> Task instructions
Determine which lines of the records include the word "category", and copy them.

── Records for the task ──

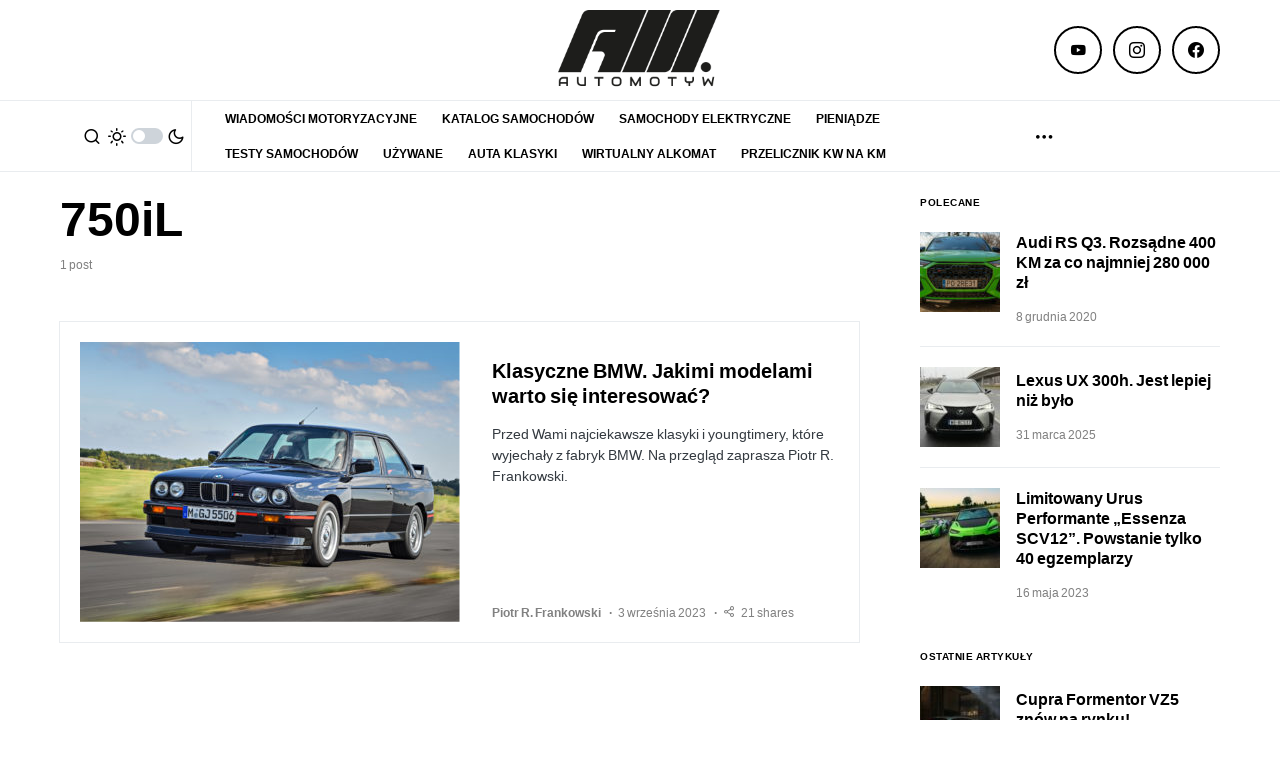

--- FILE ---
content_type: text/html; charset=utf-8
request_url: https://www.google.com/recaptcha/api2/aframe
body_size: 268
content:
<!DOCTYPE HTML><html><head><meta http-equiv="content-type" content="text/html; charset=UTF-8"></head><body><script nonce="3JhZavFyOMgO9v6mxrOFBw">/** Anti-fraud and anti-abuse applications only. See google.com/recaptcha */ try{var clients={'sodar':'https://pagead2.googlesyndication.com/pagead/sodar?'};window.addEventListener("message",function(a){try{if(a.source===window.parent){var b=JSON.parse(a.data);var c=clients[b['id']];if(c){var d=document.createElement('img');d.src=c+b['params']+'&rc='+(localStorage.getItem("rc::a")?sessionStorage.getItem("rc::b"):"");window.document.body.appendChild(d);sessionStorage.setItem("rc::e",parseInt(sessionStorage.getItem("rc::e")||0)+1);localStorage.setItem("rc::h",'1768550021587');}}}catch(b){}});window.parent.postMessage("_grecaptcha_ready", "*");}catch(b){}</script></body></html>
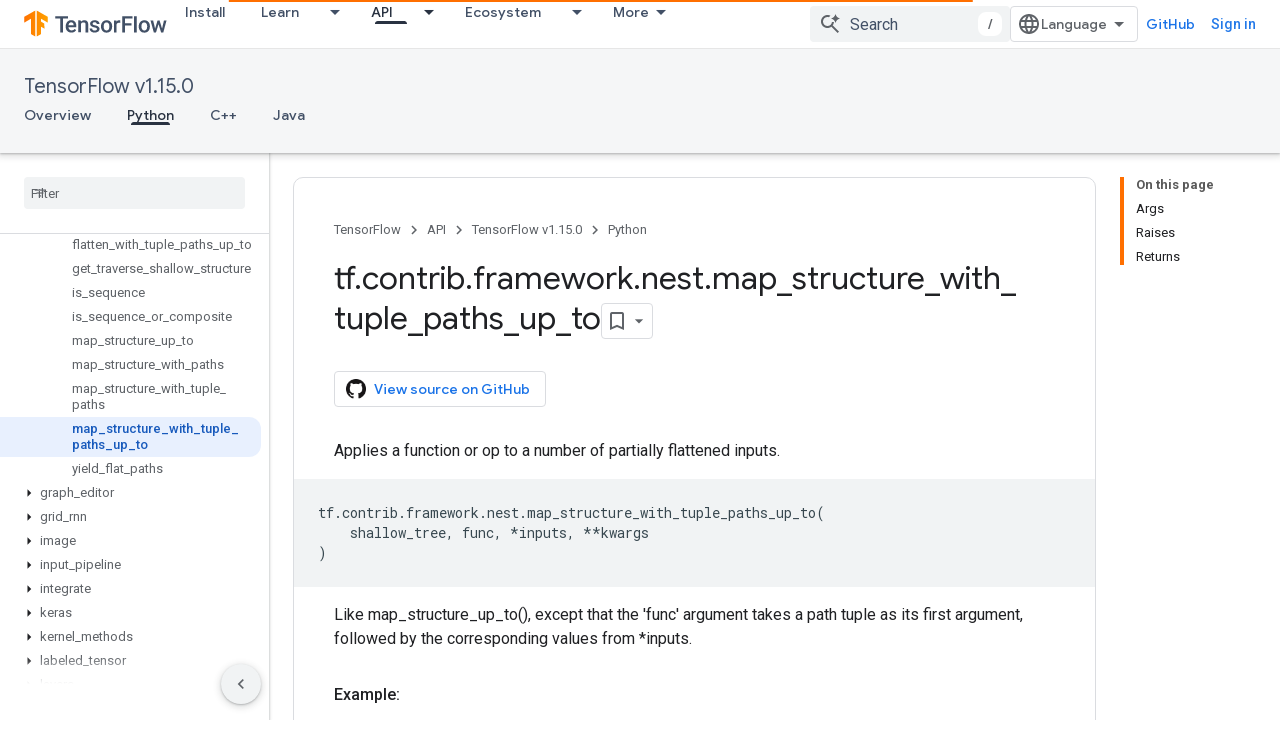

--- FILE ---
content_type: text/javascript
request_url: https://www.gstatic.com/devrel-devsite/prod/v5f5028bd8220352863507a1bacc6e2ea79a725fdb2dd736f205c6da16a3d00d1/js/devsite_devsite_callout_module.js
body_size: -867
content:
(function(_ds){var window=this;var $pa=async function(a,b){const c=a.o;let d;const e=b.id!==((d=a.oa)==null?void 0:d.id);e&&(a.className=b.id,a.eventLabel=`devsite-callout-${b.id}`,a.o=new _ds.SQ(b.origin,a.eventLabel));a.oa=b;c&&e&&await _ds.RQ(c)},aqa=async function(a){a.eventHandler.listen(document.body,"devsite-before-page-change",()=>{a.hide()})},bqa=async function(a,b){let c;((c=a.callout)==null?0:c.Gf)&&a.callout.Gf(b);await a.hide();a.Ba({category:"Site-Wide Custom Events",action:"callout-dismiss",label:a.eventLabel})},
q0=async function(a,b){let c;((c=a.callout)==null?0:c.Ke)&&a.callout.Ke(b);let d;((d=a.callout)==null?0:d.pj)||await a.hide();a.Ba({category:"Site-Wide Custom Events",action:"callout-action",label:a.eventLabel})},cqa=function(a){let b,c;if(((b=a.callout)==null?0:b.Me)&&`${(c=a.callout)==null?void 0:c.Me}`){let d,e;return(0,_ds.M)`<div class="devsite-callout-branding">
          <img
            class="devsite-callout-branding-image"
            src="${(d=a.callout)==null?void 0:d.Me}"
            alt="${((e=a.callout)==null?void 0:e.Kg)||""}" />
        </div>
        <hr />`}return(0,_ds.M)``},dqa=function(a){let b,c;if(((b=a.callout)==null?0:b.hq)&&`${(c=a.callout)==null?void 0:c.hq}`){let d,e;return(0,_ds.M)`<div class="devsite-callout-hero">
        <img
          class="devsite-callout-hero-image"
          src="${(d=a.callout)==null?void 0:d.hq}"
          alt="${((e=a.callout)==null?void 0:e.fA)||""}" />
      </div>`}return(0,_ds.M)``},eqa=function(a){let b;if((b=a.callout)==null?0:b.Jt)return(0,_ds.M)``;let c;return(0,_ds.M)` <div class="devsite-callout-header">
        <h2>${((c=a.callout)==null?void 0:c.title)||""}</h2>
      </div>`},fqa=function(a){let b;if((b=a.callout)==null?0:b.loading)return(0,_ds.M)`<div class="devsite-callout-body"
        ><devsite-spinner size="24"></devsite-spinner
      ></div>`;let c,d;var e;if(((c=a.callout)==null?0:c.body)&&`${(d=a.callout)==null?void 0:d.body}`){{let f;if(((f=a.callout)==null?void 0:f.body)instanceof _ds.jg){let g;a=(0,_ds.M)`${(0,_ds.fQ)((g=a.callout)==null?void 0:g.body)}`}else a=(0,_ds.M)`${(e=a.callout)==null?void 0:e.body}`}e=(0,_ds.M)`<div class="devsite-callout-body">
        ${a}
      </div>`}else e=(0,_ds.M)``;return e},gqa=function(a){var b;if((b=a.callout)==null||!b.Uc)return(0,_ds.M)``;var c;b=(0,_ds.ez)({button:!0,"button-primary":!0,"devsite-callout-action":!0,"button-disabled":((c=a.callout)==null?void 0:c.Ls)||!1});let d;c=(d=a.callout)==null?void 0:d.Ux;let e;if((e=a.callout)==null?0:e.wk){let g,h;return(0,_ds.M)`<a
        @click=${k=>{q0(a,k)}}
        href="${((g=a.callout)==null?void 0:g.wk)||""}"
        class="${b}"
        aria-label=${c!=null?c:_ds.rA}
        data-title=${c!=null?c:_ds.rA}>
        ${((h=a.callout)==null?void 0:h.Uc)||""}
      </a>`}let f;return(0,_ds.M)`<button
        @click=${g=>{q0(a,g)}}
        class="${b}"
        aria-label=${c!=null?c:_ds.rA}
        data-title=${c!=null?c:_ds.rA}>
        ${((f=a.callout)==null?void 0:f.Uc)||""}
      </button>`},r0=class extends _ds.dC{set callout(a){$pa(this,a)}get callout(){return this.oa}get open(){let a;return((a=this.ma.value)==null?void 0:a.open)||!1}constructor(){super(["devsite-spinner"]);this.eventHandler=new _ds.u;this.eventLabel="";this.oa=this.ea=this.o=null;this.ma=new _ds.bQ}connectedCallback(){super.connectedCallback();aqa(this)}disconnectedCallback(){super.disconnectedCallback();let a;(a=this.o)==null||a.cancel()}Na(){return this}async ready(){await this.j}async show(){await this.ready();
if(!this.open){var a;await ((a=this.o)==null?void 0:a.schedule(()=>{document.activeElement instanceof HTMLElement&&(this.ea=document.activeElement);var b;(b=this.ma.value)==null||b.show();let c;(c=this.querySelector(".devsite-callout-action"))==null||c.focus();let d;b={message:(((d=this.callout)==null?void 0:d.title)||"")+" dialog opened"};document.body.dispatchEvent(new CustomEvent("devsite-a11y-announce",{detail:b}));this.Ba({category:"Site-Wide Custom Events",action:"callout-impression",label:this.eventLabel,
nonInteraction:!0})},()=>{let b;(b=this.ma.value)==null||b.close();let c;(c=this.querySelector(".devsite-callout-action"))==null||c.blur();this.ea&&this.ea.focus()}))}}async hide(){await this.ready();let a;await ((a=this.o)==null?void 0:_ds.RQ(a))}render(){if(!this.callout)return(0,_ds.M)``;let a;return(0,_ds.M)`
      <dialog
        closedby="none"
        ${(0,_ds.dQ)(this.ma)}
        aria-label="${((a=this.callout)==null?void 0:a.title)||""}"
        class="devsite-callout">
        ${cqa(this)} ${dqa(this)}
        ${eqa(this)} ${fqa(this)}
        <div class="devsite-callout-buttons">
          <button
            @click=${b=>{bqa(this,b)}}
            class="button button-dismiss devsite-callout-dismiss">
            ${"Dismiss"}
          </button>
          ${gqa(this)}
        </div>
      </dialog>
    `}};_ds.w([_ds.F({Aa:!1}),_ds.x("design:type",Object),_ds.x("design:paramtypes",[Object])],r0.prototype,"callout",null);try{customElements.define("devsite-callout",r0)}catch(a){console.warn("Unrecognized DevSite custom element - DevsiteCallout",a)};})(_ds_www);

───

> Response to the task
(function(_ds){var window=this;var $pa=async function(a,b){const c=a.o;let d;const e=b.id!==((d=a.oa)==null?void 0:d.id);e&&(a.className=b.id,a.eventLabel=`devsite-callout-${b.id}`,a.o=new _ds.SQ(b.origin,a.eventLabel));a.oa=b;c&&e&&await _ds.RQ(c)},aqa=async function(a){a.eventHandler.listen(document.body,"devsite-before-page-change",()=>{a.hide()})},bqa=async function(a,b){let c;((c=a.callout)==null?0:c.Gf)&&a.callout.Gf(b);await a.hide();a.Ba({category:"Site-Wide Custom Events",action:"callout-dismiss",label:a.eventLabel})},
q0=async function(a,b){let c;((c=a.callout)==null?0:c.Ke)&&a.callout.Ke(b);let d;((d=a.callout)==null?0:d.pj)||await a.hide();a.Ba({category:"Site-Wide Custom Events",action:"callout-action",label:a.eventLabel})},cqa=function(a){let b,c;if(((b=a.callout)==null?0:b.Me)&&`${(c=a.callout)==null?void 0:c.Me}`){let d,e;return(0,_ds.M)`<div class="devsite-callout-branding">
if(!this.open){var a;await ((a=this.o)==null?void 0:a.schedule(()=>{document.activeElement instanceof HTMLElement&&(this.ea=document.activeElement);var b;(b=this.ma.value)==null||b.show();let c;(c=this.querySelector(".devsite-callout-action"))==null||c.focus();let d;b={message:(((d=this.callout)==null?void 0:d.title)||"")+" dialog opened"};document.body.dispatchEvent(new CustomEvent("devsite-a11y-announce",{detail:b}));this.Ba({category:"Site-Wide Custom Events",action:"callout-impression",label:this.eventLabel,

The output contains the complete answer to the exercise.